Houston just surpassed Chicago in population, but is it about to surpass it in crime, as well?
Police officers in Houston are rightfully concerned about their futures as it is coming to light that Harris County Judge Lina Hidalgo singularly decided to take millions of dollars from Harris County constables. That money was meant to take care of citizens during times of crisis, but it is gone, and no one knows where.
The decision was announced at the Commissioner’s Court in what can only be described as shady circumstances. One Sheriff’s Deputy said that everyone opposed to defunding the police woke up to a text sent at 1:05 am requiring a reply in order to be added to the agenda. By the time the text was received, it was too late to get on the schedule.
Each constable location has a budget within to work, and those who have done well managing their money are now paying the price. The money they had put aside to be used for emergencies, such as staff overtime required during Hurricane Harvey or the recent power loss, was taken from them without permission from the Commissioner’s Court and without warning and explanation.
In addition, neighborhood contracts that provide police officer presence and security for Harris County residents are being pulled.
The biggest concern for all involved is what has already happened in cities where the police have been defunded. In 2020 when major cities like Chicago, Portland, and Los Angeles began slashing resources in response to protests, homicides increased by 30%. Those cities have responded by investing money back into law enforcement to cope with the sudden surge of violence.

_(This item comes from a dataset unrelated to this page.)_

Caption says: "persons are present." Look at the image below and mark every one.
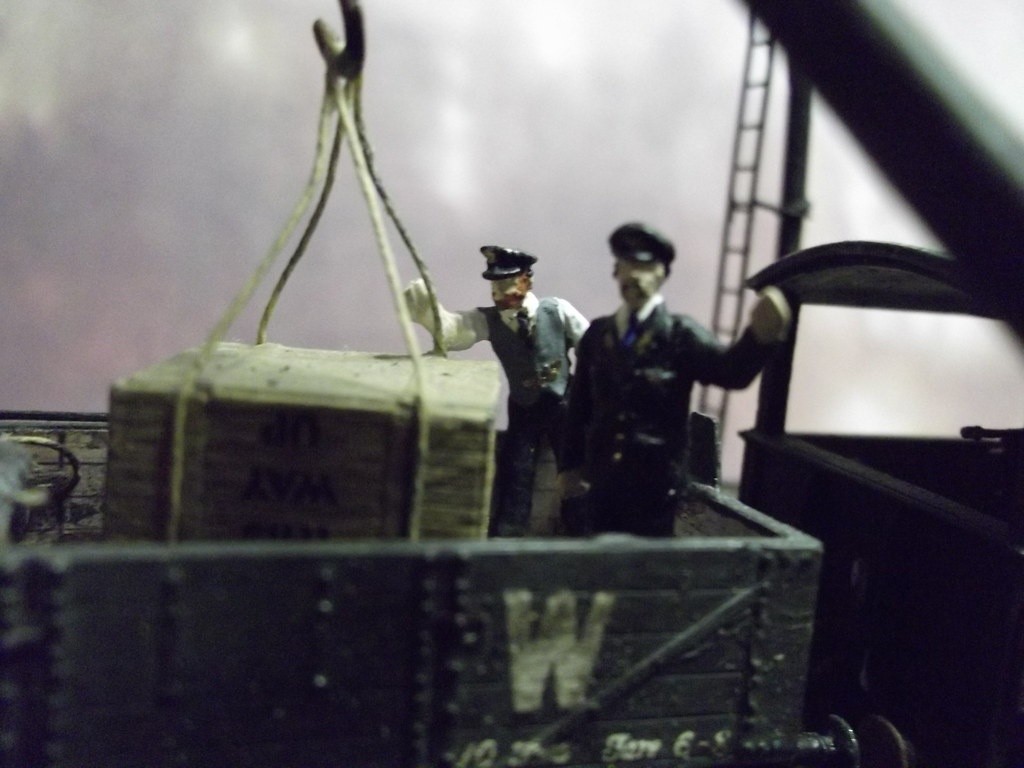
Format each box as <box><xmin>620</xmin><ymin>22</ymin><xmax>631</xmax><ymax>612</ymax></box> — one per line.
<box><xmin>550</xmin><ymin>224</ymin><xmax>791</xmax><ymax>537</ymax></box>
<box><xmin>404</xmin><ymin>243</ymin><xmax>600</xmax><ymax>539</ymax></box>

Officers are now worried about further cuts and layoffs, coming off a year of horrible treatment by citizens, the media, and far-left politicians.
Ironically, it was only 10 months ago that former Houston Police Chief Art Acevedo invited officers laid off by defunded police departments across the country to join his force in Houston. At the time, he said, “We’re fortunate we have a mayor and a council … that understands that our community doesn’t want less policing, they don’t want to defund the police, they want better policing and they want good cops,” Acevedo said.
What a difference a year can make.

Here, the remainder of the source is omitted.